◆ **What this exercise asks**:
- a) In the Blue Ocean Strategy outline, how are most blue oceans created?
- b) Write the next part of the Blue Ocean Strategy outline, starting after its last line.

--- Excerpt to read ---

Blue Ocean Strategy Outline

Title: Blue Ocean Strategy - How to create uncontested market space and make the competition irrelevant

Authors: W. Chan Kim and Renee Mauborgne

Length: 256 pages

Published: 2005

ISBN-10: 1591396190

ISBN-13: 978-1591396192

Preface

“These ideas are not for those whose ambition in life is to get by or merely survive. That was never an interest of ours. If you can be satisfied with that, do not read on.”

There are no permanently excellent companies or industries

Break out of the red ocean bloodied by shrinking market space and go to blue ocean area

They want to provide a way to break out of standard thinking and maximize benefits

Part 1: Blue Ocean Strategy

Creating Blue Oceans

Cirque de Soleil

  • circus industry seemed unattractive
  • instead of aiming at children, created a new market “The only way to beat the competition is to stop trying to beat the competition.”

Red oceans

  • industry boundaries are defined and accepted
  • competitive rules of the game are known
  • try to grab bigger share of existing demand
  • profits and growth are reduced
  • products become commodities

Blue oceans

  • untapped market space, demand creation, opportunity for highly profitable growth
  • most are created by expanding existing industry boundaries
  • competition is irrelevant because the rules of the game are waiting to be set

Unfortunately, most research has been focused on red oceans

  • hence, they seem very risky
  • this book provides a framework to analyze these in

The continuing creation of blue oceans

  • can go back 100 years or 30 years and see industries that exist today that simply did not exist then
  • “History teaches us that we have a hugely underestimated capacity to create new industries and re-create existing ones.”

--- Material provided ---

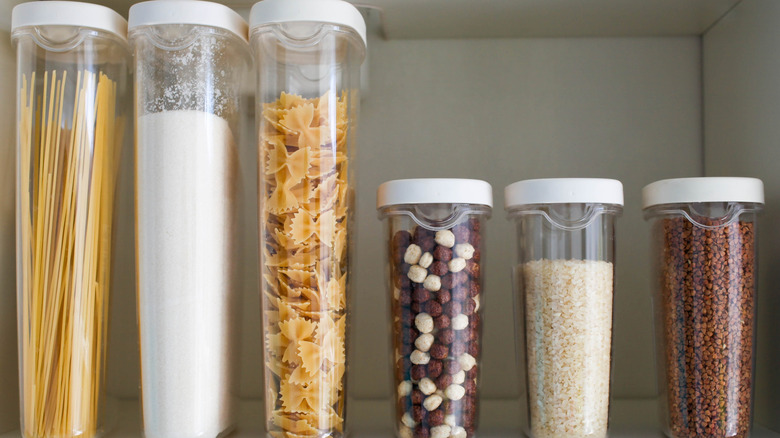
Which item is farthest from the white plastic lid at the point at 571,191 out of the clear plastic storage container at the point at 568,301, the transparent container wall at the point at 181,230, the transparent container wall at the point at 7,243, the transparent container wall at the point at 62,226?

---

◆ **Responses in order**:
- a) By expanding existing industry boundaries.

- b)
  • most of business thinking is in red ocean thinking because of similarities with war (fighting over a scarce resource or with limits)
  • should think instead about creating a market space that is uncontested

The rising imperative for creating blue oceans

  • considerably more profitable
  • in an increasing number of industries, supply exceeds demand (due to technology)
    • AJP - I’ve been thinking this quite a bit lately
  • globalization reduces niche markets
  • people increasingly select solely on price because of commodotization
  • brand differentiation is not enough

From company and industry to strategic move

  • AJP - mentions the phrase “creative deconstruction”, and that is really what this book is about (Schumpeter)
  • people have tried to gather companies with excellent strategies, but there seem to be none that routinely exceed expectations
  • authors contend that neither the company nor the industry is the proper unit for analysis
    • instead, look at strategic moves for creating blue oceans and having sustained high performance
  • looked a companies from different sectors over > 100 year time span and try to generalize
  • neither industry nor organizational characteristics is a predictor of success

Value innovation: the cornerstone of blue ocean strategy

  • instead of focusing on the competition, create a leap of value for customers and thereby make your competition irrelevant
  • strike a balance between value creation and innovation, neither of which are extremely valuable in themselves
  • “what separates winners from losers in creating blue oceans is neither bleeding-edge technology nor ‘timing for market entry.’”
    • if they fail, they provide seeds for future companies to benefit from their hard work
    • it’s a strategy that embraces the entire system of a company’s activities
  • goes against standard dogma of value-cost trade-off – instead, seek both low cost and higher quality
  • offer a better solution to an existing problem
  • strategies need to be looked at from an entire business perspective
    • simply lowering costs of one subsection is not enough to create the value diamond that is required for true value innovation
  • basically see PG’s How to Create Wealth

Formulating and executing blue ocean strategy

  • how can companies maximize benefits from blue oceans while minimizing risks?
  • strategy will always involve both strategy and risk

Analytical Tools And Frameworks

Discusses wine industry in America

The strategy canvas

  • first, understand the current market environment competition factors (horizontal axis)
  • second, understand the offering level that buyers receive across the competition factors (vertical axis)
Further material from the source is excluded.